Vor allem aber rückt ein Thema für die Aktivistinnen in den Mittelpunkt: Femizide. Rund 40 bis 50 Frauen werden in den Niederlanden jedes Jahr getötet, im Schnitt eine alle acht Tage – es ist eine der höchsten Pro-Kopf-Raten in Europa. Während Spanien bereits 2004 ein Gesetz gegen geschlechtsspezifische Gewalt einführte und Italien inzwischen nachgezogen hat, fehlt es in den Niederlanden bis heute an klarer Gesetzgebung und konsequenter Aufmerksamkeit.
● ● ● ● ● ● ●
Prüfe für jede Aussage, ob sie mit dem extrahierten Text übereinstimmt, und antworte mit Ja oder Nein samt dem entscheidenden Wortlaut als wörtlichem Zitat: (a) In den Niederlanden werden jährlich rund 40 bis 50 Frauen getötet. (b) Im Schnitt wird in den Niederlanden alle zehn Tage eine Frau getötet. (c) Die Niederlande verfügen inzwischen über eine klare Gesetzgebung zu diesem Thema.

EINGABEDATEN:
● ● ● ● ● ● ●
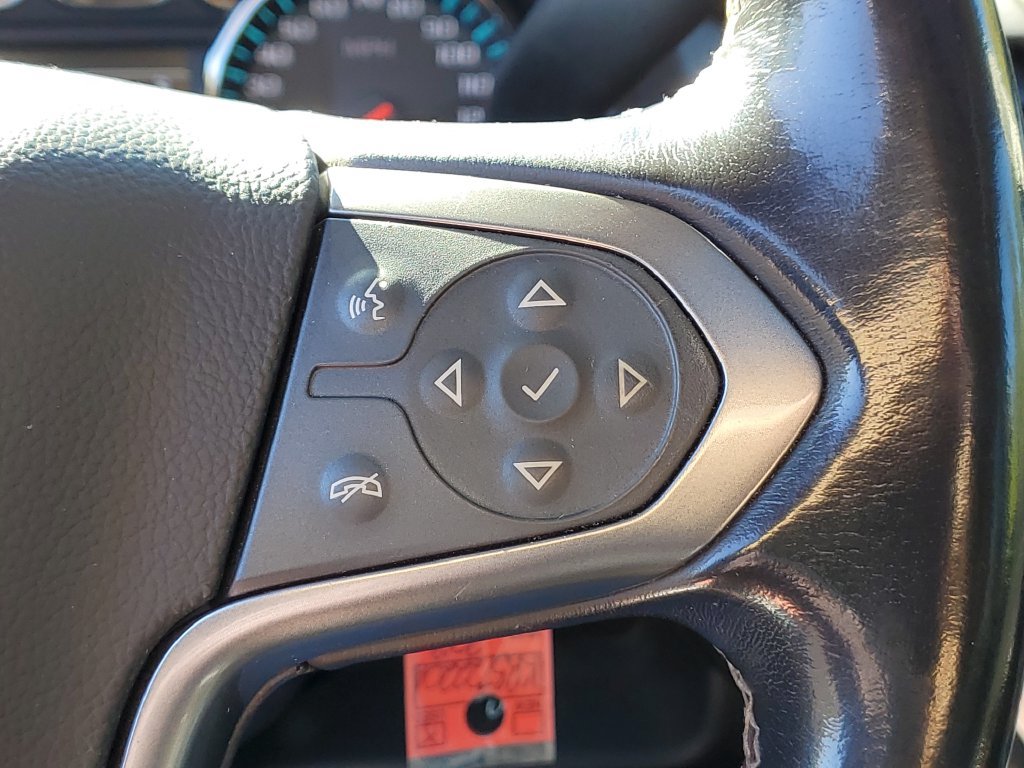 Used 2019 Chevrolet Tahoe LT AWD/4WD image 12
● ● ● ● ● ● ●
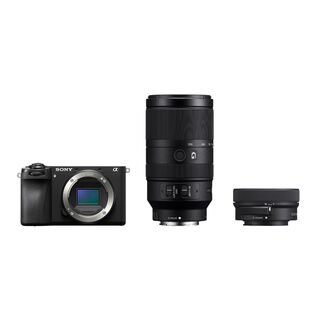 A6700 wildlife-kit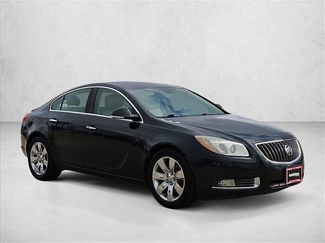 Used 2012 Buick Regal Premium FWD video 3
● ● ● ● ● ● ●
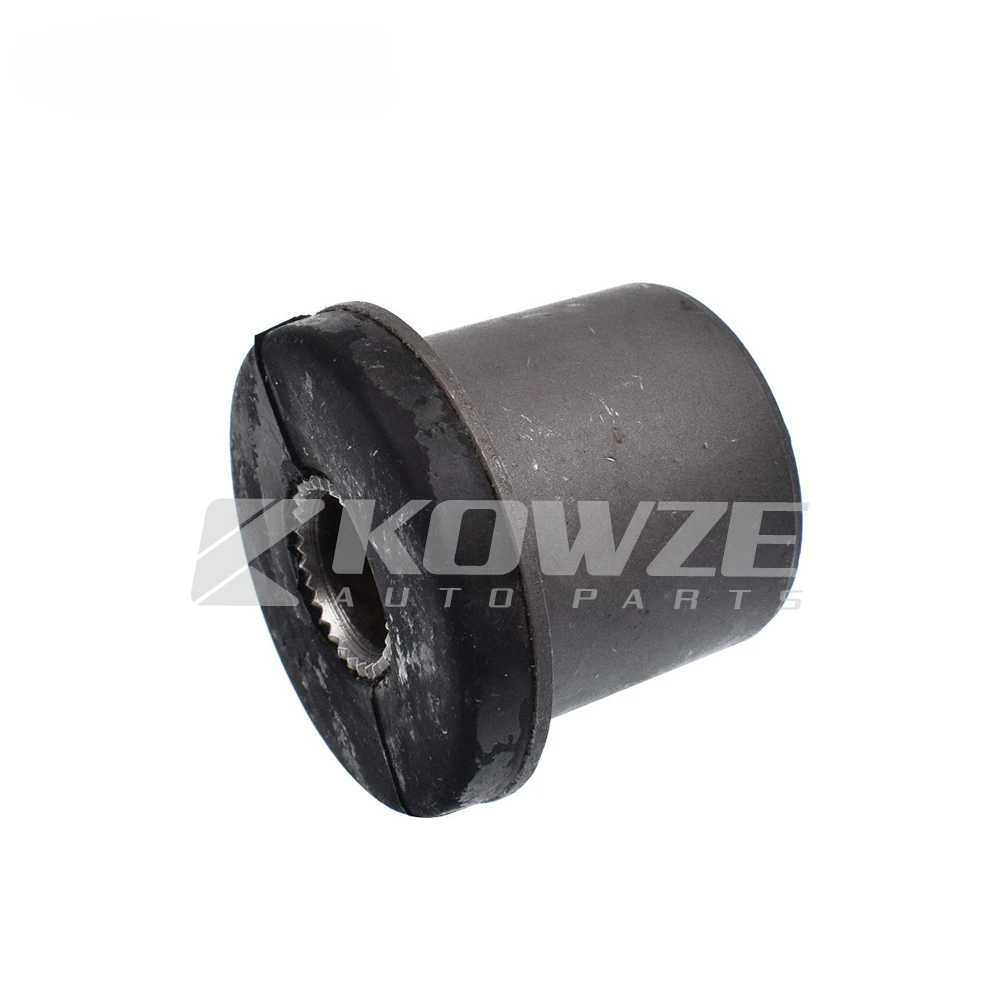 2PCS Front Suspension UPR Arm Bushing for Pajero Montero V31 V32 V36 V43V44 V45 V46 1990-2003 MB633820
● ● ● ● ● ● ●
SCHRIFTLICHE LÖSUNG:
(a) Ja: „Rund 40 bis 50 Frauen werden in den Niederlanden jedes Jahr getötet“
(b) Nein: „im Schnitt eine alle acht Tage“
(c) Nein: „fehlt es in den Niederlanden bis heute an klarer Gesetzgebung und konsequenter Aufmerksamkeit“